This is the strange tale of a Steve Miller Band record that was the 353rd No. 1 single in US chart history, and then took 16 years to become the 650th in the UK. Then, after another 11 years, was sampled on another UK No. 1. It’s the funny story of ‘The Joker.’
The classic single, written and produced by guitarist (and space cowboy) Miller himself, went to the top of the Billboard Hot 100 in January 1974, nearly three months after charting modestly at No. 86. “I never thought ‘The Joker’ was going to be a hit,” he said later. “I always wanted to make singles, I like singles. So I just started taking that two-and-a-half minute thing and started looking for sounds that record well.”
He certainly achieved that, the combination of a catchy tune and Miller’s memorable guitar motif helping to produce a massive US hit. In the UK, despite huge airplay on BBC Radio 1 and elsewhere, the record inexplicably failed to chart, and the band had to wait until 1976 for their chart debut there with ‘Rock ‘n Me.’
Spin forward 16 years, to the period when TV and cinema commercials for Levis 501 jeans had the power to create new hits with catalogue material. It had worked with Ben E. King’s ‘Stand By Me,’ Marvin Gaye’s ‘I Heard It Through The Grapevine’ and Percy Sledge’s ‘When A Man Loves A Woman,’ among others. Now it was Steve Miller’s turn, and with the support of another generation of record buyers, ‘The Joker’ went to No. 1 in the UK on September 15, 1990.

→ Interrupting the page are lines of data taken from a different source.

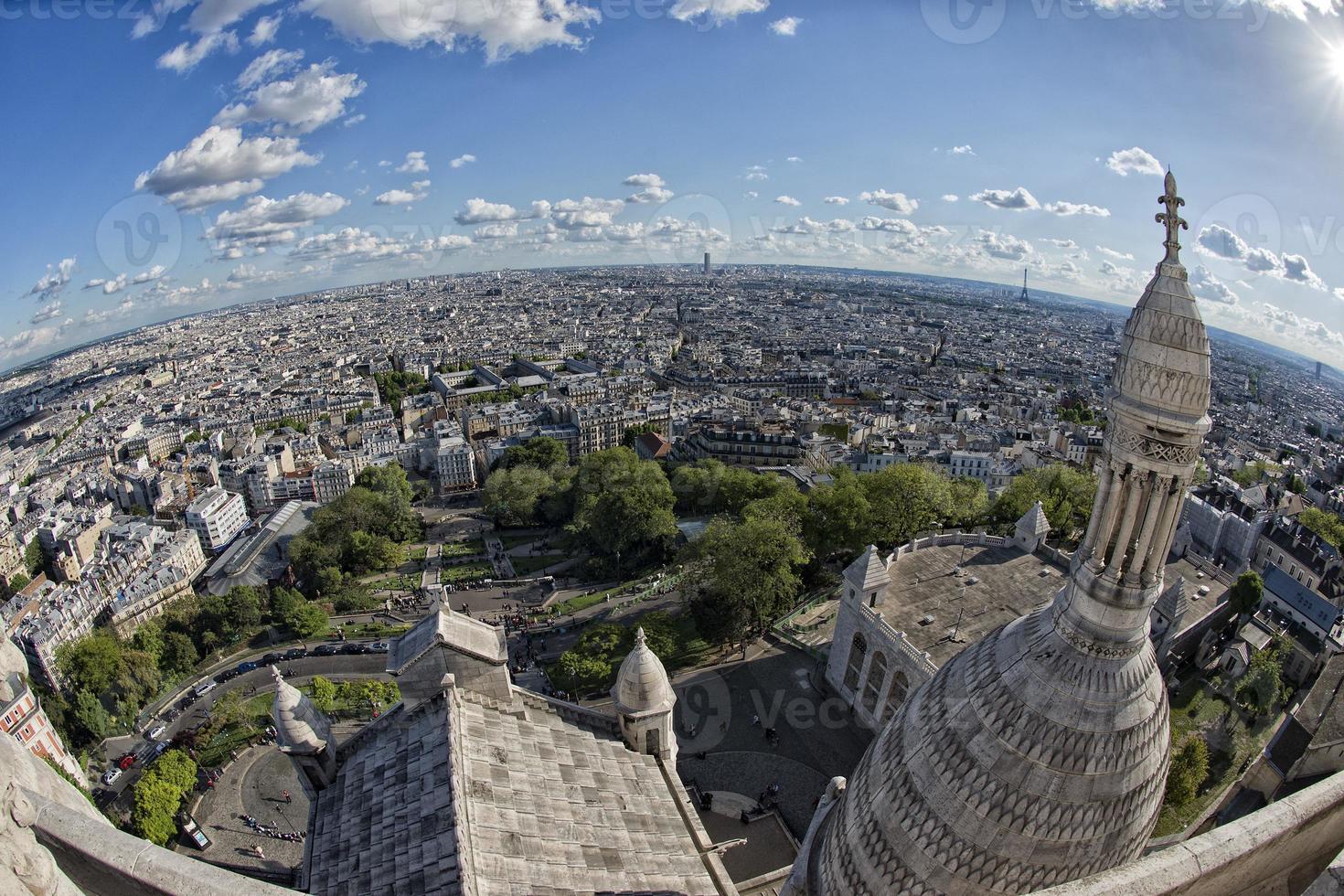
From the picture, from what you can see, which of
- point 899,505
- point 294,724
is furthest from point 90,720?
point 899,505

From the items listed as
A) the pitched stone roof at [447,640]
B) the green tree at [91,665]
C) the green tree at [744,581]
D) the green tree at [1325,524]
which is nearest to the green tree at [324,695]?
the green tree at [91,665]

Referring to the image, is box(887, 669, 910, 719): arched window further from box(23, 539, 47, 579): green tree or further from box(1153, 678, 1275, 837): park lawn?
box(23, 539, 47, 579): green tree

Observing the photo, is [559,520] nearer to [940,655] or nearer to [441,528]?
[441,528]

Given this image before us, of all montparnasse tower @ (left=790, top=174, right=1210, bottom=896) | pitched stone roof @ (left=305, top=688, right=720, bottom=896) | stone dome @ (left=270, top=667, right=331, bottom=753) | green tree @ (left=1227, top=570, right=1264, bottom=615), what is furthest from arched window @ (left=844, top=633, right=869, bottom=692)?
green tree @ (left=1227, top=570, right=1264, bottom=615)

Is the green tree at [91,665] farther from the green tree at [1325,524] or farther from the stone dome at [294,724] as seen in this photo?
the green tree at [1325,524]

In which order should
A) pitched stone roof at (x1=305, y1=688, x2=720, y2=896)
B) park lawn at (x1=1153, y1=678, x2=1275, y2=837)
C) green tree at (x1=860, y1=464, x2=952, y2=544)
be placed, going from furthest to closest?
green tree at (x1=860, y1=464, x2=952, y2=544) → park lawn at (x1=1153, y1=678, x2=1275, y2=837) → pitched stone roof at (x1=305, y1=688, x2=720, y2=896)

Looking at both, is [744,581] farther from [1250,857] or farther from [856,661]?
[1250,857]
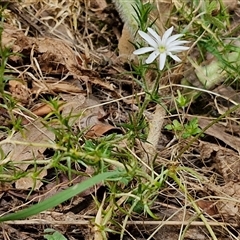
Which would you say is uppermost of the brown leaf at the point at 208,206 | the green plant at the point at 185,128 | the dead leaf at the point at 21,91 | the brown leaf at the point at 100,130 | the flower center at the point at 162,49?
the flower center at the point at 162,49

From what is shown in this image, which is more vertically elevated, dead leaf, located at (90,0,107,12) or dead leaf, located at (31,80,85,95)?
dead leaf, located at (90,0,107,12)

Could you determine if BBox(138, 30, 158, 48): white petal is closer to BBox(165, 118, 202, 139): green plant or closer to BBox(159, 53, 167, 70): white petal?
BBox(159, 53, 167, 70): white petal

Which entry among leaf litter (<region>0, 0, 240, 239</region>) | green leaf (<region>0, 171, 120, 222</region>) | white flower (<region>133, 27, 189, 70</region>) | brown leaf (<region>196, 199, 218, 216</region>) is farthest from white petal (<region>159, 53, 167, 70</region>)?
brown leaf (<region>196, 199, 218, 216</region>)

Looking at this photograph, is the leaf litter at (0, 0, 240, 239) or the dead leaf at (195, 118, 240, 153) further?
the dead leaf at (195, 118, 240, 153)

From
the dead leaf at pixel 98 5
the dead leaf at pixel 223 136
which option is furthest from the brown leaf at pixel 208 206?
the dead leaf at pixel 98 5

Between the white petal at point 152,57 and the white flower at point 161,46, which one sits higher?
the white flower at point 161,46

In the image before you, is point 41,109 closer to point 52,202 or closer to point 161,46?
point 161,46

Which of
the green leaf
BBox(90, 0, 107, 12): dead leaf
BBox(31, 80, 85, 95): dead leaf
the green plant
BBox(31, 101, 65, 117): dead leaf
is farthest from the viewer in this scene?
BBox(90, 0, 107, 12): dead leaf

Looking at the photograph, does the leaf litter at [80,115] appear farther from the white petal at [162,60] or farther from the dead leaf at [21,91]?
the white petal at [162,60]

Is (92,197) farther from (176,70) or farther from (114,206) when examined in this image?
(176,70)
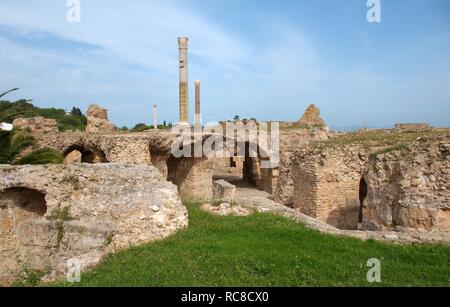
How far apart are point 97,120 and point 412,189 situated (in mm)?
18072

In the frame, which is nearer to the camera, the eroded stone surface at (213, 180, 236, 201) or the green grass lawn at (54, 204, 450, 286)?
the green grass lawn at (54, 204, 450, 286)

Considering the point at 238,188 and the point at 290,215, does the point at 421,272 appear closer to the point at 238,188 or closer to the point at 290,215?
the point at 290,215

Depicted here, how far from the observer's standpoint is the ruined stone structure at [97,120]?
2223cm

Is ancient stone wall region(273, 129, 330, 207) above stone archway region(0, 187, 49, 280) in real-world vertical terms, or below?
above

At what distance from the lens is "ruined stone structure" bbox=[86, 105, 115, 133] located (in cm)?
2223

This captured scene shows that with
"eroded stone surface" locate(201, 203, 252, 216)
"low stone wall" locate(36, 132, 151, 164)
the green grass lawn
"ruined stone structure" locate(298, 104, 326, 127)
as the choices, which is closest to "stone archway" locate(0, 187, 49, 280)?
the green grass lawn

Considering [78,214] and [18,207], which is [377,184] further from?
[18,207]

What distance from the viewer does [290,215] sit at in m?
8.38

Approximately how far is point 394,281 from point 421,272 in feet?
1.80

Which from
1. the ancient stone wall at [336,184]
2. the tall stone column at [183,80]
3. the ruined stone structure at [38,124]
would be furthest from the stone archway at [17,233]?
the tall stone column at [183,80]

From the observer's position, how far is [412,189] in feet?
28.1

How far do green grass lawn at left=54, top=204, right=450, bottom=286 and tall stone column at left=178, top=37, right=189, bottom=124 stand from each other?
15415mm

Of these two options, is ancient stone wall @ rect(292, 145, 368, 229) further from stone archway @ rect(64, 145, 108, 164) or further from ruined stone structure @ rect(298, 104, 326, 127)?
ruined stone structure @ rect(298, 104, 326, 127)

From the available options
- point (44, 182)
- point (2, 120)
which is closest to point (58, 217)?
point (44, 182)
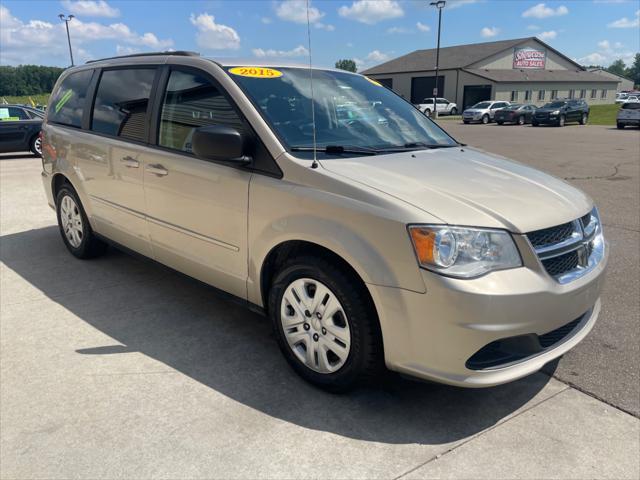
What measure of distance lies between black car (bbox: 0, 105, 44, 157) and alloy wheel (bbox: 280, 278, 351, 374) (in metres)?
13.8

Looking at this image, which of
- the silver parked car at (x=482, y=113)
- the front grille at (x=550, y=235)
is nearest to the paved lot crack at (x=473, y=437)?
the front grille at (x=550, y=235)

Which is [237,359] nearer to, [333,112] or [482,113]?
[333,112]

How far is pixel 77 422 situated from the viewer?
8.87 feet

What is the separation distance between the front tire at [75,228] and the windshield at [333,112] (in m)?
2.56

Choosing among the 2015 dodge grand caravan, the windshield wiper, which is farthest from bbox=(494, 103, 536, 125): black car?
the windshield wiper

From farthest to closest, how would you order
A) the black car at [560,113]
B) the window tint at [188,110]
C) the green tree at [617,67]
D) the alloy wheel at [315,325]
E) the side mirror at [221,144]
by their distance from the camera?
the green tree at [617,67] → the black car at [560,113] → the window tint at [188,110] → the side mirror at [221,144] → the alloy wheel at [315,325]

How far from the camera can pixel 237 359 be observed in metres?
3.35

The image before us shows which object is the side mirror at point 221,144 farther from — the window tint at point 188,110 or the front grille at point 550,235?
the front grille at point 550,235

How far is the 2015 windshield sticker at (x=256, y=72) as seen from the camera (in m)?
3.41

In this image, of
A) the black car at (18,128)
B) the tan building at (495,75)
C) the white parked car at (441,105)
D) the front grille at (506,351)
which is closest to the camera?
the front grille at (506,351)

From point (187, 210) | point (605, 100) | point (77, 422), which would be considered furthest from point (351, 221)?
point (605, 100)

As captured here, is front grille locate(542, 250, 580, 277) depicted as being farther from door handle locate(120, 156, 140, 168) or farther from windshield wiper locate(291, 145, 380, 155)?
A: door handle locate(120, 156, 140, 168)

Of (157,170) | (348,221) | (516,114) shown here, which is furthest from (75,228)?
(516,114)

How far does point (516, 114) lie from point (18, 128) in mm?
31553
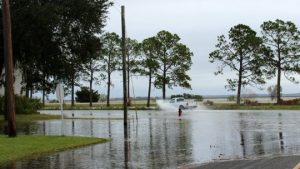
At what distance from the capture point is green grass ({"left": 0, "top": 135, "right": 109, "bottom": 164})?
1638 centimetres

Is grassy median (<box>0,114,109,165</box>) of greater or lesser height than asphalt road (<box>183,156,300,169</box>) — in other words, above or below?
above

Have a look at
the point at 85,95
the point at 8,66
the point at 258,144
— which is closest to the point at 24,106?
the point at 8,66

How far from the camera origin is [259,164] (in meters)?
13.8

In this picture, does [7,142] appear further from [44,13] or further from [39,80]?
→ [39,80]

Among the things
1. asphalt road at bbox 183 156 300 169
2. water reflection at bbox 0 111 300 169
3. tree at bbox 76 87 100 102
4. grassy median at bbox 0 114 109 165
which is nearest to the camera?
asphalt road at bbox 183 156 300 169

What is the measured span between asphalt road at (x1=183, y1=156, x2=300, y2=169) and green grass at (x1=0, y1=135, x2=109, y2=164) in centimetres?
543

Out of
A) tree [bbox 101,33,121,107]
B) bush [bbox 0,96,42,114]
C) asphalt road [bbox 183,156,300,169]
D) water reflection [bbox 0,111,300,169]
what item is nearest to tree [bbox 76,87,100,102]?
tree [bbox 101,33,121,107]

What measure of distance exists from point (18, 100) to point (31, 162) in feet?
128

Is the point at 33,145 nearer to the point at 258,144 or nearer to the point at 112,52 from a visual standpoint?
the point at 258,144

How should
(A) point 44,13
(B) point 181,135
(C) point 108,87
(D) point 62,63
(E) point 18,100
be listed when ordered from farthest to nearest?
(C) point 108,87
(E) point 18,100
(D) point 62,63
(A) point 44,13
(B) point 181,135

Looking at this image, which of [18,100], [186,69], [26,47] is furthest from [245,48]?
[26,47]

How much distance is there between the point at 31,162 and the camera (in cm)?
1514

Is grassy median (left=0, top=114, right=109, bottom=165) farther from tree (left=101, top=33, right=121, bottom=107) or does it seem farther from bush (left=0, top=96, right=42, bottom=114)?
tree (left=101, top=33, right=121, bottom=107)

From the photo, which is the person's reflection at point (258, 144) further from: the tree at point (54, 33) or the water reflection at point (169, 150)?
the tree at point (54, 33)
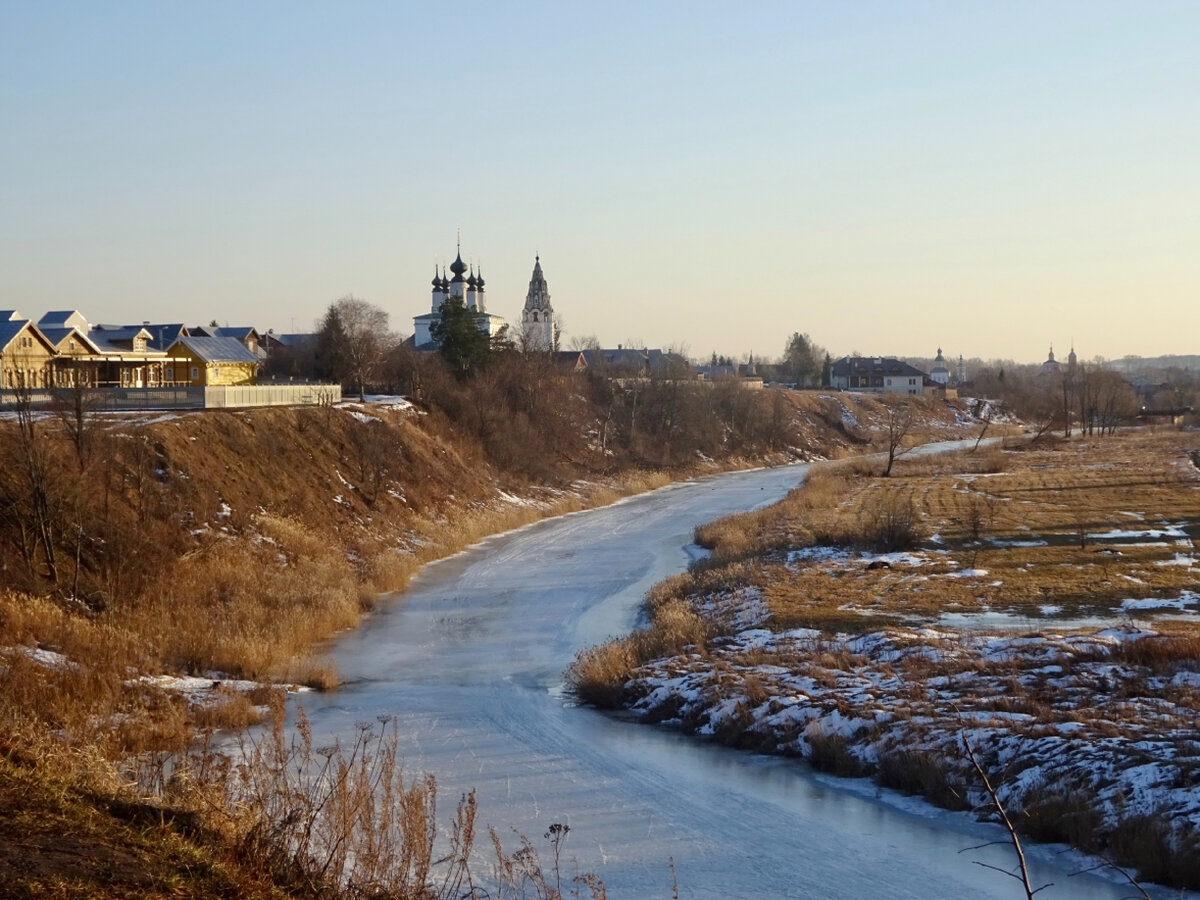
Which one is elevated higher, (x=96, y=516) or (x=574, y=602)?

Another 11 years on, the song made an appearance on another UK bestseller, when Jamaican rapper-singer Shaggy sampled it, along with Merilee Rush’s ‘Angel Of The Morning,’ on his fourth No. 1, ‘Angel,’ which hit the top of the charts in June 2001. That wasn’t the last the world had heard of the ‘The Joker’, however. A perennial of rock radio, it was also covered in 2014 by former KISS lead guitarist Ace Frehley.